Kitapta bir fizikçinin (Louis De Broglie) dilinden bilimcilik eleştirisine yer verilmiş:

“İlmin bütün tatbikatı hayırlı değildir ve inkişafının, insanlığın hakiki ilerlemesini temin etmesine yarayacağı kat’i değildir, zira bu ilerleme herhalde, hayatımızın maddi şartlarının yükselmesinden çok daha fazla, insanlığın fikri ve ahlaki yükselmesine bağlıdır. Bununla beraber, ilmin tatbikatının, her günkü hayatımızın bazı taraflarını tatlılaştırmış ve güzelleştirmiş olduğu kat’idir ve tatbikat, onu hak etmesini bilirsek, bu hayırlı işe devam edebilir. O halde ilmi, tatbikatı için, insan hayatına getirdiği teselliler ve rahatlıklar için sevmek meşrudur, fakat unutmamak lazımdır ki, insan hayatı buna rağmen, bizzat tabiatı icabı, kararsız ve sefil kalacaktır. Fakat zannımıza göre, ilmi gayreti, temsil etiği şeyin gayretini takdir ederek sevmek bakımından, başka bir sebep de bulunabilir. Gerçekten, bütün büyük şeyler gibi, bu gayret fikri sahada tam değerini kazanır; ilmi, zekanın büyük bir eseri olduğu için sevmek lazımdır.” (14)

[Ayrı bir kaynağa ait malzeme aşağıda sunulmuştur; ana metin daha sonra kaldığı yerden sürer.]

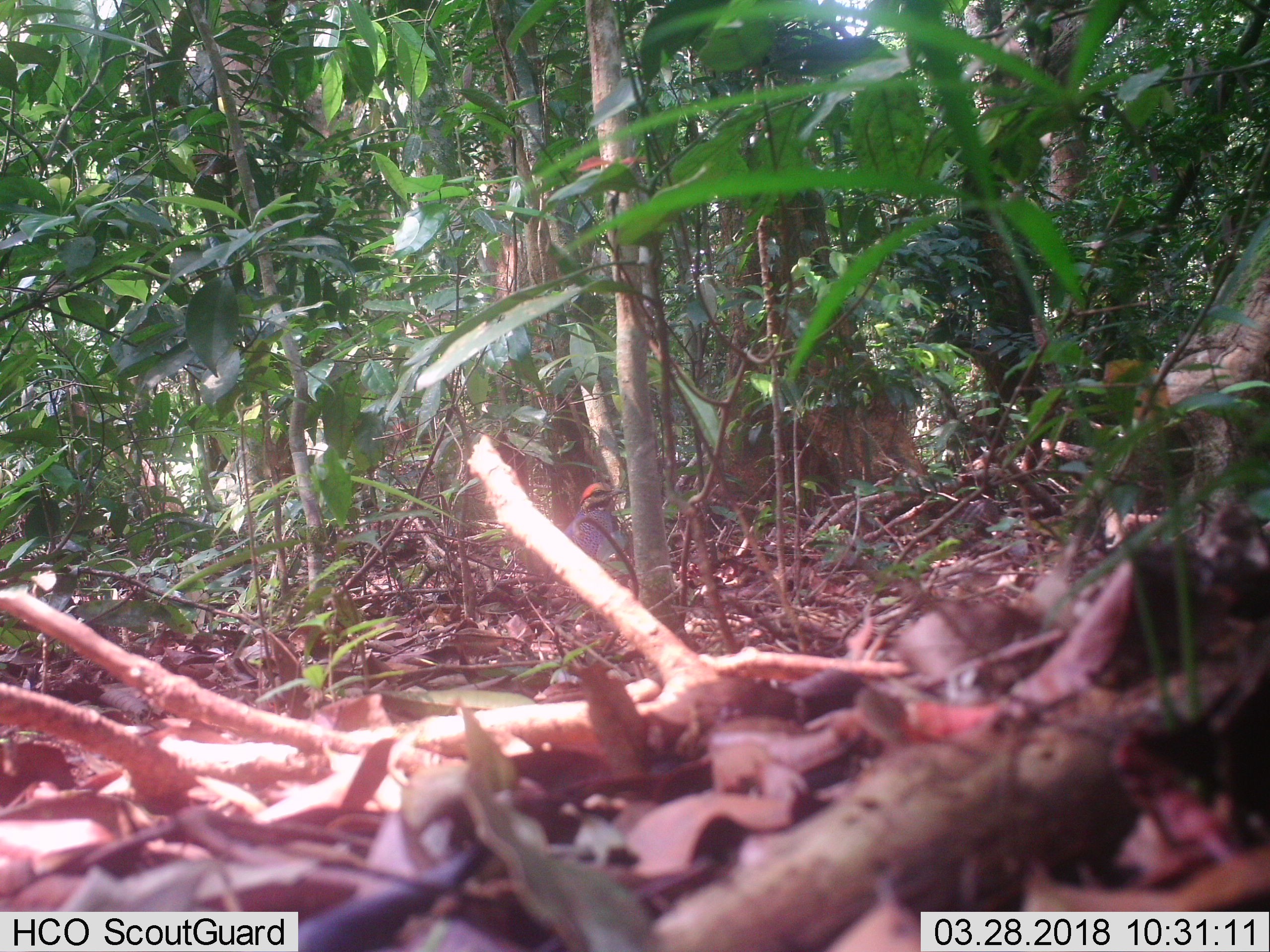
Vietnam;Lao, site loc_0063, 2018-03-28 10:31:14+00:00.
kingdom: Animalia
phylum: Chordata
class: Aves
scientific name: Aves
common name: bird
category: unidentified bird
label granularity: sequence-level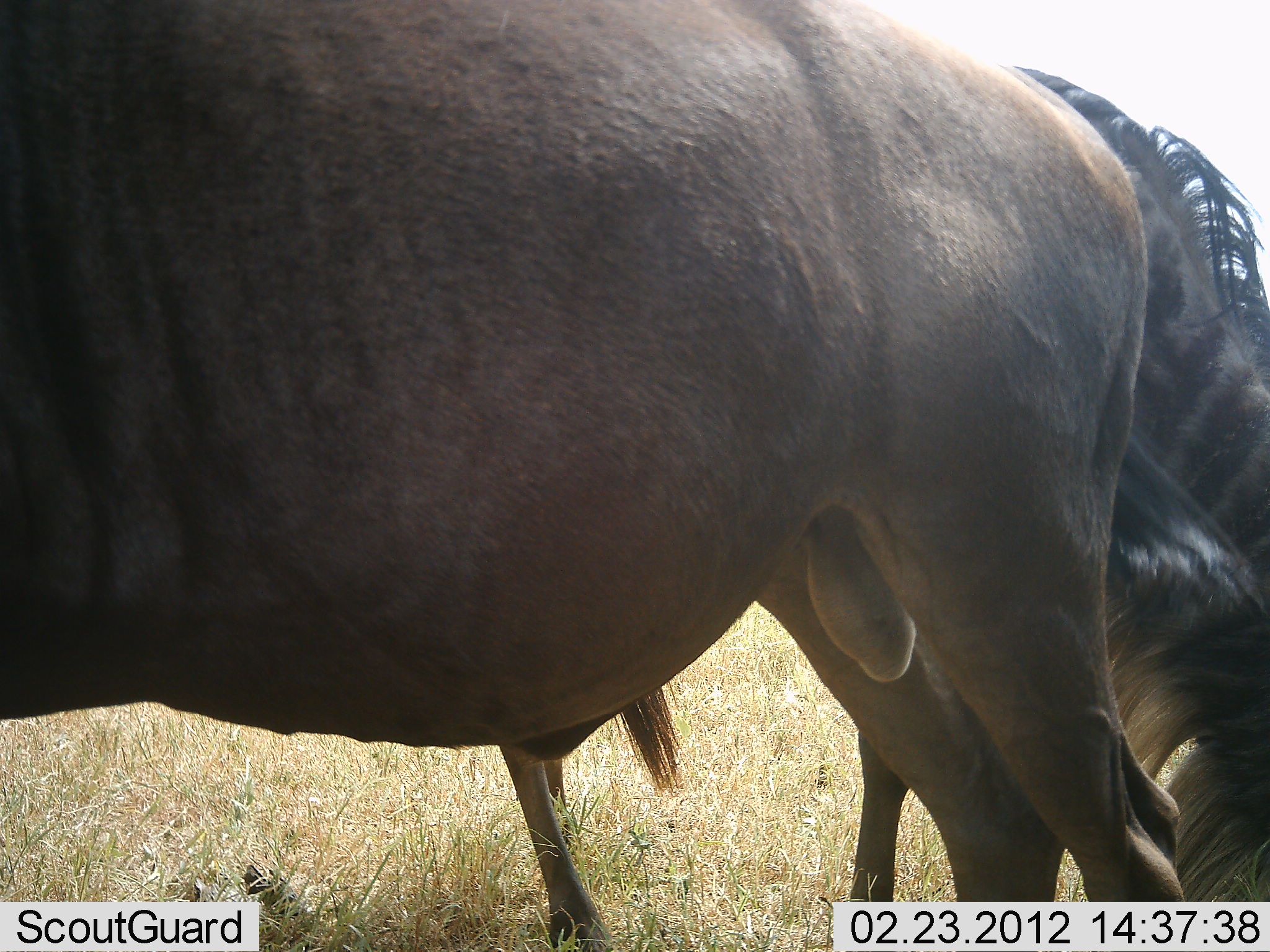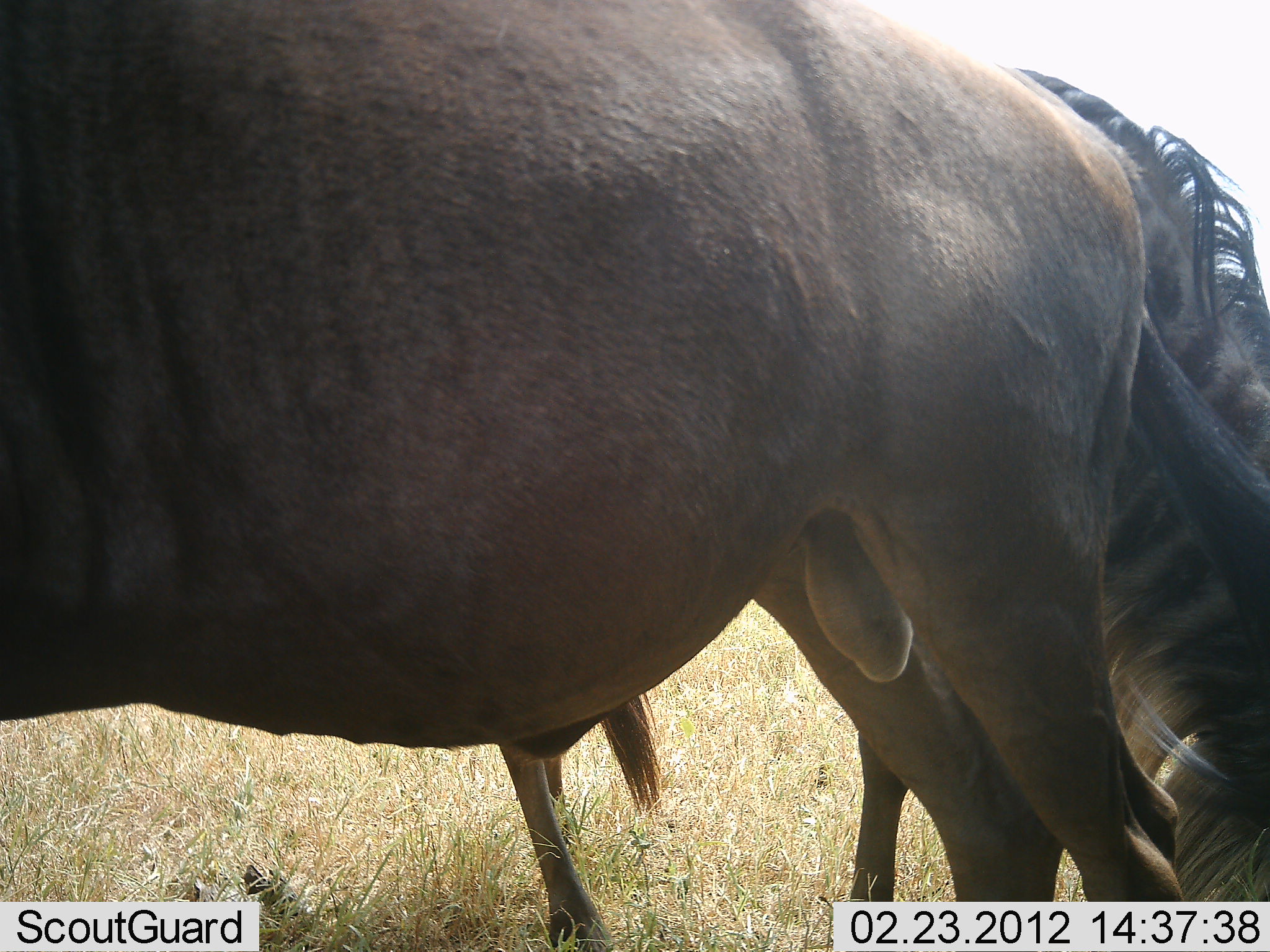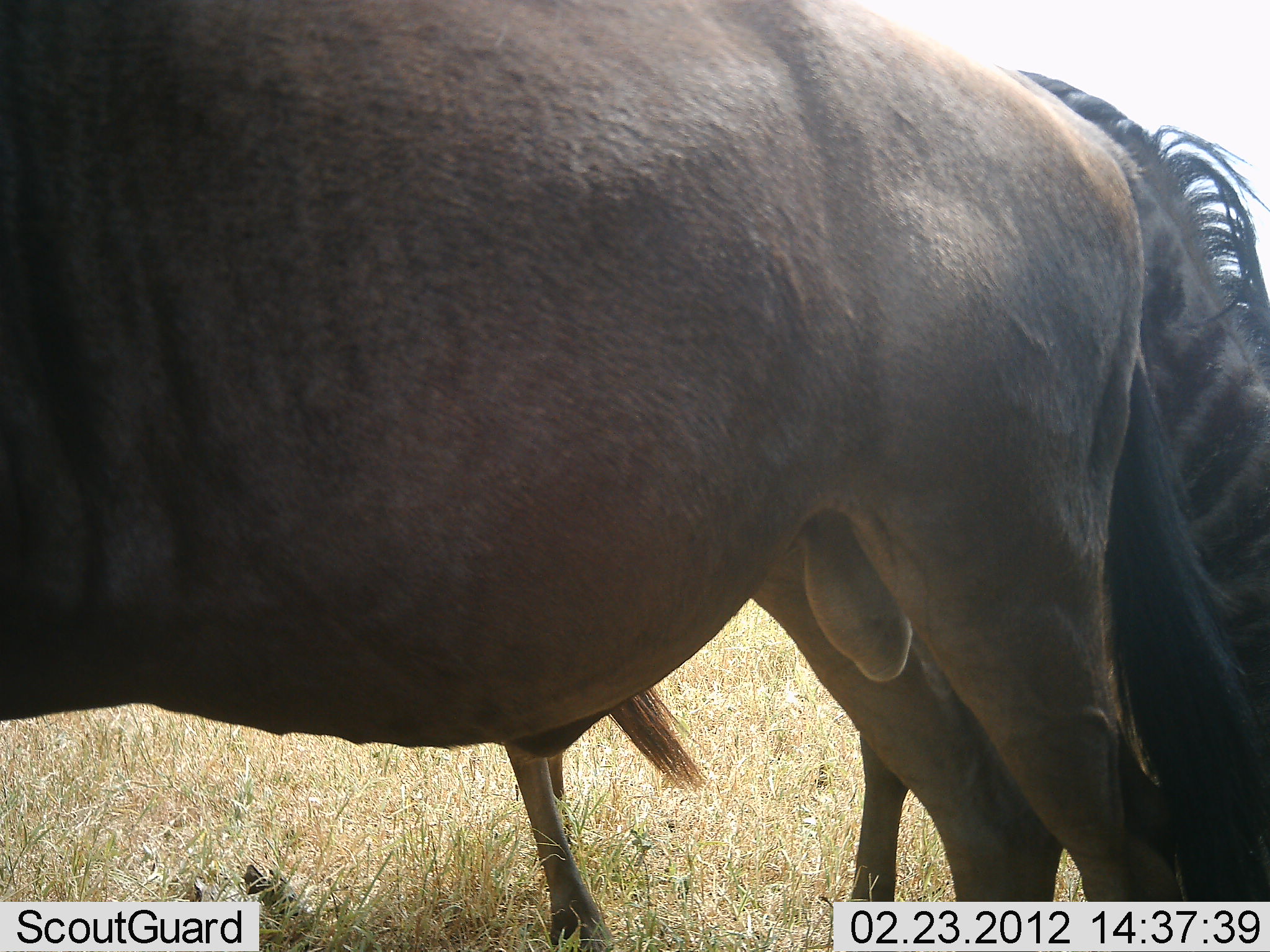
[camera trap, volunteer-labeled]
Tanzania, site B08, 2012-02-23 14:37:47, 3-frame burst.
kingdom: Animalia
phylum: Chordata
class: Mammalia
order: Artiodactyla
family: Bovidae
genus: Connochaetes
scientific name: Connochaetes taurinus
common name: blue wildebeest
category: wildebeest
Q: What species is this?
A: Wildebeest (blue wildebeest) (Connochaetes taurinus).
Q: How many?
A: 2.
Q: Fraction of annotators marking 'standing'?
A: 95%.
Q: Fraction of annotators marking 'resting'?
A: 0%.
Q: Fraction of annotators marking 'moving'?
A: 0%.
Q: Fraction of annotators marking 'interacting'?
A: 0%.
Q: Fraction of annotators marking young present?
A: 10%.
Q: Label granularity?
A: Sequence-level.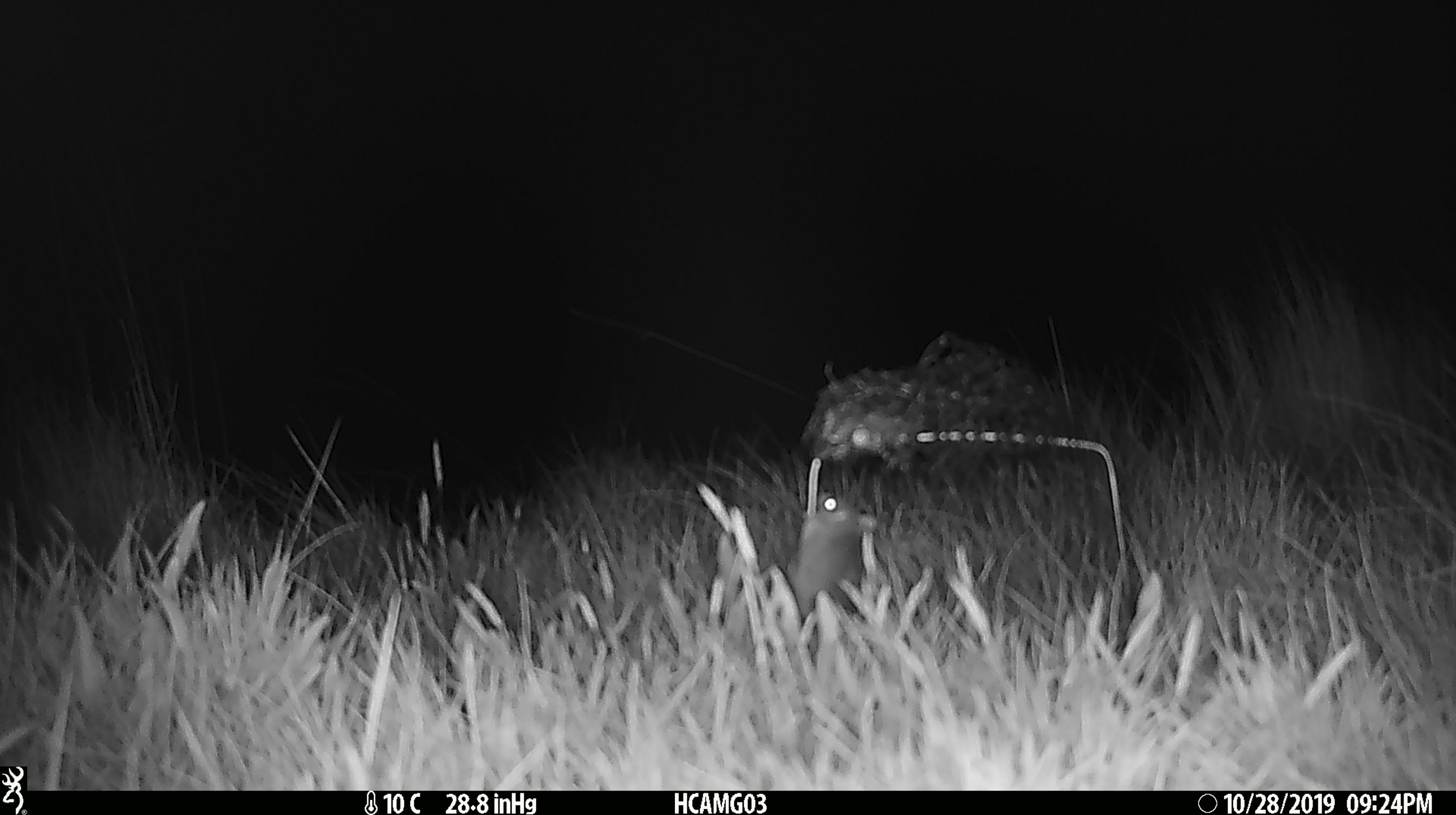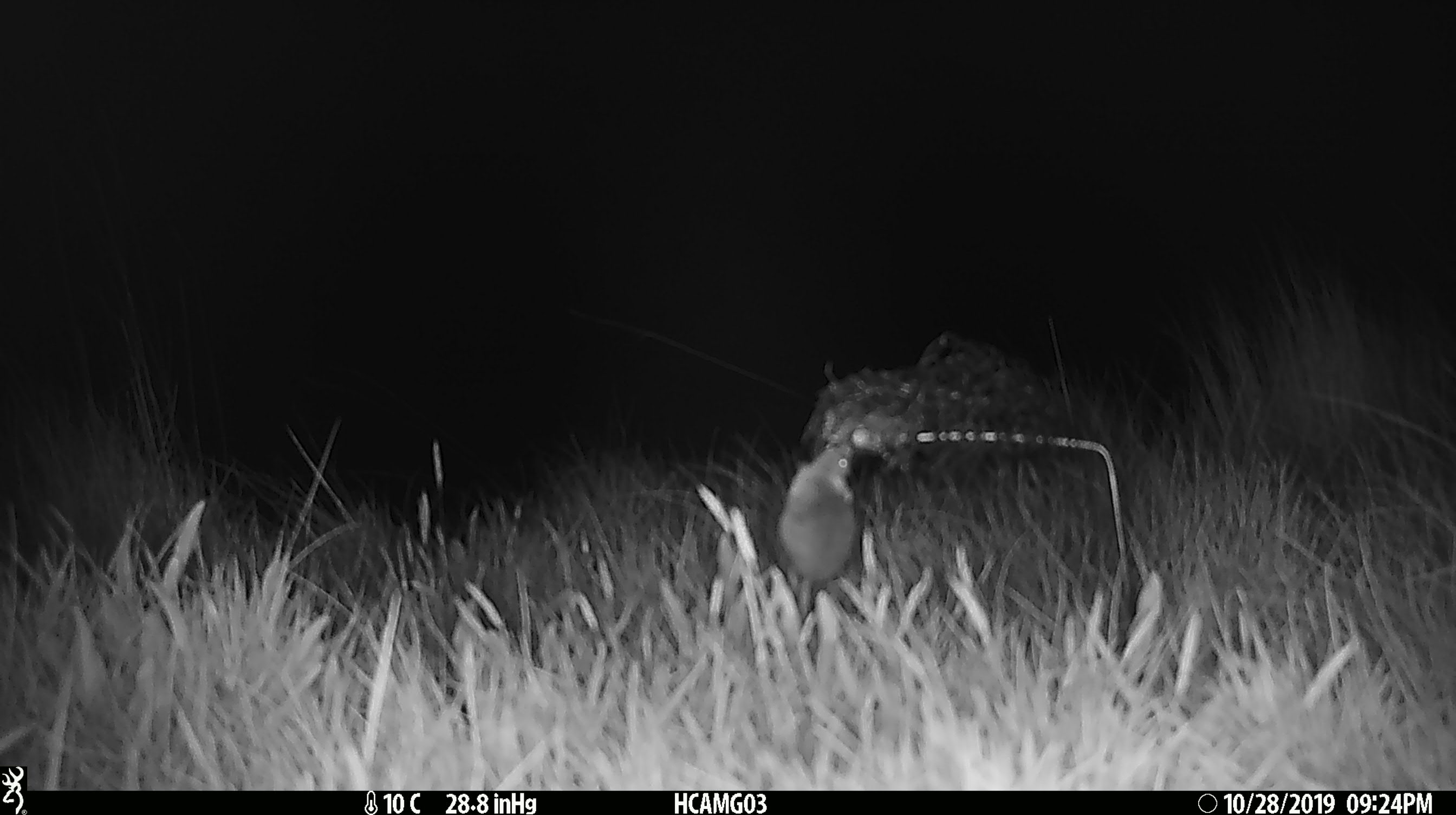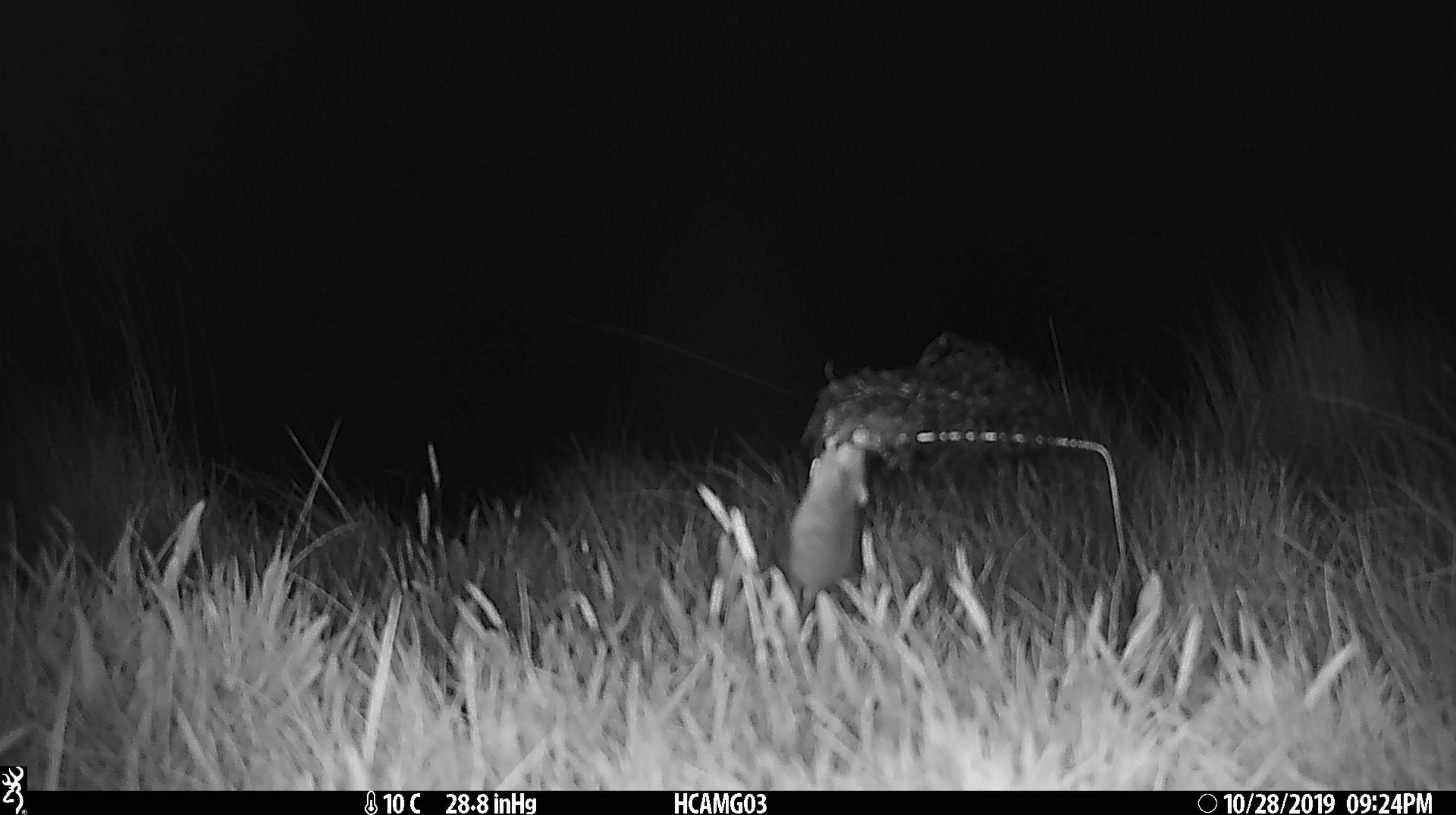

İkinci olarak Felsefe başlığında görüşlerini beyan eden yazar “Felsefe Yapmanın Koşulları” bahsinde merak ve hayranlık unsurundan bahseder, Aral’a göre:

“Merak ve hayranlık, en arı biçimde gelişmişte (yetişkinde) değil, ancak çocukta ya da çocuklukta bulunur. Buna göre deha, sadece uzatılmış bir çocukluktur, çocukluğun uzatılmasıdır ya da çocuk kalmış olmaktır.” (20)

Felsefe yapmanın mantıki koşullarını ele alan Aral bir postüla olarak önümüzde duran her olayın bir sebebi olduğu önermesini eleştirir:

“Doğadaki her olayın bir nedeni olması, mantıki bir zorunluluğu deyimlemez; nedensiz bir olay düşünülebilir; eşyanın düzeninde nedensiz bir olaya rastlamamız, kesinlikle olanaksız bir şey değildir. Bu konuda söyleyebileceğimiz, nedensiz bir olayın düşünülemeyeceği değil, sadece onun bizim için kavranılmaz olduğudur.” (23)

Bununla birlikte Aral ön koşulsuz “tüm etkenlerden bağımsız” bir felsefenin mümkün olmayacağını söyler ve ekler:

“Bilim ve felsefenin bir ön koşula bağlanamayacağı, bilim ve felsefe yapan kişilerin içinde bulundukları real koşullardan soyutlanmış olmasını değil, bilim ve felsefenin içerik yönünden söz gelimi dini bir inanç, önceden hazır bir filozofik sistem, belli bir dünya görüşü gibi, bir takım ön koşullara bağlanamayacağını deyimler. İstenen, düşüncelerin sadece içerik yönünden ön yargılardan arınmış olmasıdır.” (24)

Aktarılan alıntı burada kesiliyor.